> Trecho
------------------------------------------------------------

Preleciona o eminente advogado e professor Edmundo Appel Bojunga em seu excelente artigo publicado na REVISTA AJURIS, de onde transcrevemos algumas das citações doutrinárias:

 

“Assim, a alegação de nulidade, vícios pré-processuais e processuais que tornam ineficaz o título executivo, judicial ou extrajudicial, devem ser suscitados através da exceção de pré-executividade, antes mesmo ou após a citação do executado. A penhora e o depósito já são medidas executivas e não podem ser efetivadas quando não existir ou não for eficaz o título que embasa o processo executório. Devo perfilhar a posição adotada por Galeno Lacerda (op. Cit. p. 14) ao divergir de Pontes quanto ao momento do oferecimento da exceção. Como os pressupostos processuais devem ser observados e decretados de ofício pelo magistrado, a matéria não se subordina aos efeitos da preclusão, podendo a alegação através da exceção de pré-executividade ser oferecida desde o ajuizamento da ação executiva” ( “A EXCEÇÃO DE PRÉ-EXECUTIVIDADE” – Luiz Edmundo Appel Bojunga – Revista AJURIS, VOL.45, P.155)

 

Essa orientação vem sendo acolhida nos Tribunais do País, desde o extinto Tribunal de Alçada, como no Tribunal de Justiça, já sacramentada pelo Superior Tribunal de Justiça:

 

Tribunal de Alçada do Rio Grande do Sul RECURSO: AGI NÚMERO: 197112626 DATA: 30/10/1997 ÓRGÃO: Segunda Câmara Cível RELATOR: Marco Aurélio dos Santos Caminha ORIGEM: Gravataí NOTA DE CREDITO COMERCIAL. EXECUÇÃO. exceção DE PRÉ-EXECUTIVIDADE. Títulos que não apresentam certeza e liquidez a primeira vista não ensejam processo de execução e sua argüição pode ser feita via exceção de pré-executividade. Nota de Credito Comercial, desacompanhada de histórico claro da divida, desde seu nascedouro não enseja processo de execução. Exceção de pré-executividade acolhida. Execução extinta. Agravo provido.

RECURSO : AGI NUMERO : 196035695 DATA : 16/05/1996 órgão : Quarta Câmara Cível RELATOR : Moacir Leopoldo Haeser ORIGEM : Porto Alegre exceção DE PRÉ-EXECUTIVIDADE. Cabe o oferecimento da exceção quando alegada ausência ou nulidade do titulo e da execução, sendo as condições da ação matéria apreciável de oficio pelo magistrado. Precedentes jurisprudenciais. AGRAVOS PROVIDOS.DECISÃO : Dado provimento. Unânime.

------------------------------------------------------------

> Registros de dados
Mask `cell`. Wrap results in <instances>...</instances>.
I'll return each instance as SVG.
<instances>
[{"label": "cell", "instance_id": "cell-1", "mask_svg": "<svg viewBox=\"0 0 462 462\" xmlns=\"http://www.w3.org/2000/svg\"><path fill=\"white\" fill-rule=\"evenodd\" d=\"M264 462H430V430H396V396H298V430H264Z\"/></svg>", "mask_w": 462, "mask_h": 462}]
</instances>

------------------------------------------------------------

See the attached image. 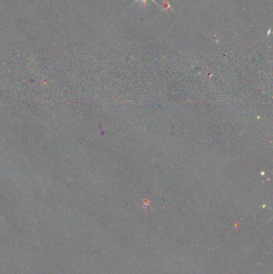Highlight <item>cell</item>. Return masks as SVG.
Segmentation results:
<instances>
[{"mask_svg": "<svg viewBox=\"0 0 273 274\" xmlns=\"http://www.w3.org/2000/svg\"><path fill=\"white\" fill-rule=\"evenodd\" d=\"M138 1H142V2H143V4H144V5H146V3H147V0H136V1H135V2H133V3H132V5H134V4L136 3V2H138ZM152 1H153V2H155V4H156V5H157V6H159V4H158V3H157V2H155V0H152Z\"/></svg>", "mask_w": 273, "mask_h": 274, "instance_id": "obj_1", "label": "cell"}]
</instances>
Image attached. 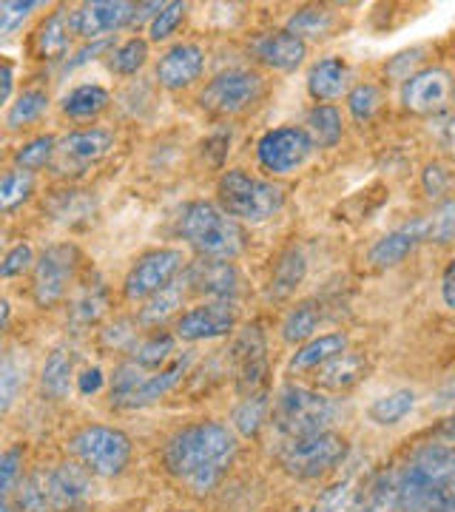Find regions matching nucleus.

------------------------------------------------------------

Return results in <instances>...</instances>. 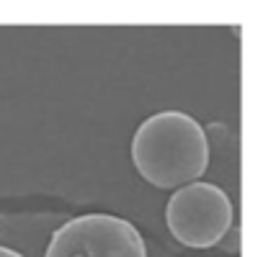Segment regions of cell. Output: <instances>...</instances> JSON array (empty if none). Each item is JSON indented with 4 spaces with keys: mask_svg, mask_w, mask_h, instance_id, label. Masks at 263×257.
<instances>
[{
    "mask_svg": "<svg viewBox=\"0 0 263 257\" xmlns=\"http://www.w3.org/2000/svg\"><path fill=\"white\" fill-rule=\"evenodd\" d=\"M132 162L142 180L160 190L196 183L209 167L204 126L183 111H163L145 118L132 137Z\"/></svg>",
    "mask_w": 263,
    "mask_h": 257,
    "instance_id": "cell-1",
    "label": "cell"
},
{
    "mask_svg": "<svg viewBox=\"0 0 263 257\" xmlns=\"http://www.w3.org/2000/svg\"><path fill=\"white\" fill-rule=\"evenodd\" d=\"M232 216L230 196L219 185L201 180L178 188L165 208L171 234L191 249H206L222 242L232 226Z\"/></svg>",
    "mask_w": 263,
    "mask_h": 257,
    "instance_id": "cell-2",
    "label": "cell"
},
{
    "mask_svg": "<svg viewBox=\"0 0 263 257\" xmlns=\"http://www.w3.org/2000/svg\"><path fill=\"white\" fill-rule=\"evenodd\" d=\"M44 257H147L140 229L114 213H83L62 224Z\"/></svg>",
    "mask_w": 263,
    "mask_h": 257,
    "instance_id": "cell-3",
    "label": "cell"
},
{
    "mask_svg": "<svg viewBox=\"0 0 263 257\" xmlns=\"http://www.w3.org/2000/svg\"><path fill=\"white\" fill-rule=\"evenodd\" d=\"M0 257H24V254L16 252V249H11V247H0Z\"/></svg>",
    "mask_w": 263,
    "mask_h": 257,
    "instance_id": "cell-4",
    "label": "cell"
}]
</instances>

------------------------------------------------------------

> Objetivo A
Em que volume e página da Revista AJURIS está o artigo de Bojunga citado no trecho?
> Objetivo B
Liste os tribunais que, segundo o trecho sobre a exceção de pré-executividade, vêm acolhendo essa orientação.
> Objetivo C
Prossiga com o trecho sobre a exceção de pré-executividade a partir da última decisão transcrita.

> Resposta A
No volume 45, página 155.

> Resposta B
- O extinto Tribunal de Alçada
- O Tribunal de Justiça
- O Superior Tribunal de Justiça

> Resposta C
TRIBUNAL DE JUSTIÇA DO RIO Grande do Sul – APELAÇÃO E REEXAME NECESSÁRIO Nº 70004046553, PRIMEIRA CÂMARA CÍVEL, , RELATOR: DES. HENRIQUE OSVALDO POETA ROENICK, JULGADO EM 12/06/02) – exceção DE PRÉ-EXECUTIVIDADE. A DENOMINADA exceção DE PRÉ-EXECUTIVIDADE, CONSTRUÇÃO PRETORIANA E NÃO PREVISTA EXPRESSAMENTE EM LEI, TEM CABIMENTO NAS HIPÓTESES EXCEPCIONALÍSSIMAS E RESTRITAS DE FLAGRANTE INEXISTÊNCIA OU NULIDADE DO TITULO EXECUTIVO, BEM ASSIM NAS hipóteses REFERENTES A FLAGRANTE FALTA DE PRESSUPOSTOS PROCESSUAIS E/OU CONDIÇÕES DA AÇÃO…(omissis) A VERBA HONORÁRIA E CONSEQÜÊNCIA DO DECAIMENTO, SENDO DEVIDA INCLUSIVE EM SEDE DE exceção DE PRÉ-EXECUTIVIDADE. APELAÇÃO não PROVIDA. SENTENÇA CONFIRMADA EM REEXAME NECESSÁRIO.

 

Superior Tribunal de Justiça – AL(2002/0028587-1) DJM DATA:19/08/2002 PG:00181 Min. ALDIR PASSARINHO JUNIOR (1110) 16/05/2002 – QUARTA TURMA PROCESSUAL CIVIL. CONTRATO DE ABERTURA DE CRÉDITO. HIGIDEZ DO TÍTULO DISCUTIDA EM EXCEÇÃO DE PRÉ-EXECUTIVIDADE. EXISTÊNCIA DE EMBARGOS DO DEVEDOR QUE NÃO DEBATERAM A QUESTÃO ESPECÍFICA. COISA JULGADA INEXISTENTE. PRESSUPOSTOS DE CONSTITUIÇÃO DA AÇÃO. MATÉRIA CONHECÍVEL DE OFÍCIO. CPC, ART. 267, IV C/C § 3º. I. Em se tratando de matéria conhecível de ofício, como é o caso da alegada falta de higidez do título cobrado, pode ela ser objeto de exceção de pré-executividade, ainda que não suscitada, antes, em sede de embargos à execução. Coisa julgada inexistente. II. Nulidade da decisão decretada, para que seja examinada, em 1ª instância, o mérito da exceção apresentada. III. Recurso especial conhecido e parcialmente provido.”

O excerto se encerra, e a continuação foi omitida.